## Given exercise:
Find every line in the data below that contains the word "this", and copy each of those lines out in full.

## Material provided:
- - - - - - -
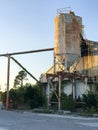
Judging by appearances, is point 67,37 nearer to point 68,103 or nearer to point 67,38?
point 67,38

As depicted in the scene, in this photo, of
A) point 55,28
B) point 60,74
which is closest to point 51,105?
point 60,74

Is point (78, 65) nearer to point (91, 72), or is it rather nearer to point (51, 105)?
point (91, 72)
- - - - - - -
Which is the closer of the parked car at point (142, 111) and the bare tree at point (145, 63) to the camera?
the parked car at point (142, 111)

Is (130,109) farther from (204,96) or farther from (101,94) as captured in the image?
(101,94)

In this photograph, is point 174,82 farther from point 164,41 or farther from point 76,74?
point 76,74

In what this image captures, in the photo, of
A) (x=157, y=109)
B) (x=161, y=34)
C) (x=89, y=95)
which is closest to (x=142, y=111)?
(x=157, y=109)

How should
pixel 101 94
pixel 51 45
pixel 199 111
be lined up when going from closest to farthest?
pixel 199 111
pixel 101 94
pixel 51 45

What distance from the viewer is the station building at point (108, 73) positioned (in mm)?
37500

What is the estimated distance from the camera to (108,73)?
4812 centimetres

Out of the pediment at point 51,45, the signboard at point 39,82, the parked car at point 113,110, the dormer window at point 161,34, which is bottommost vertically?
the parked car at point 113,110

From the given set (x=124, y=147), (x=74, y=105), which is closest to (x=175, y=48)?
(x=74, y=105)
- - - - - - -
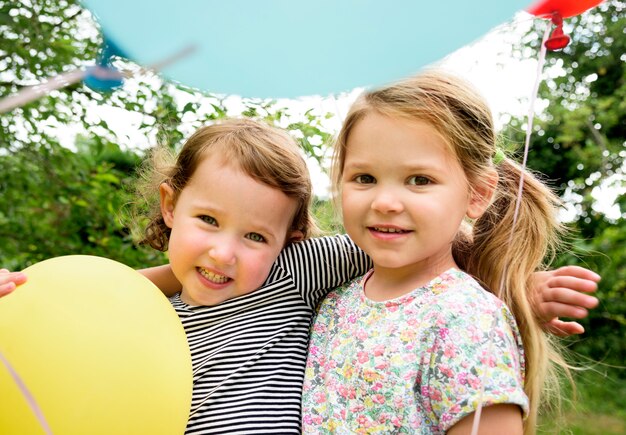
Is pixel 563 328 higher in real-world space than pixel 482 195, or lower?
- - - - - - -
## Expected output:
As depicted in the scene, in this photo, of
In this photograph, is point 174,82 farther from point 164,41 or farther from point 76,74?
In what this image captures, in the photo, of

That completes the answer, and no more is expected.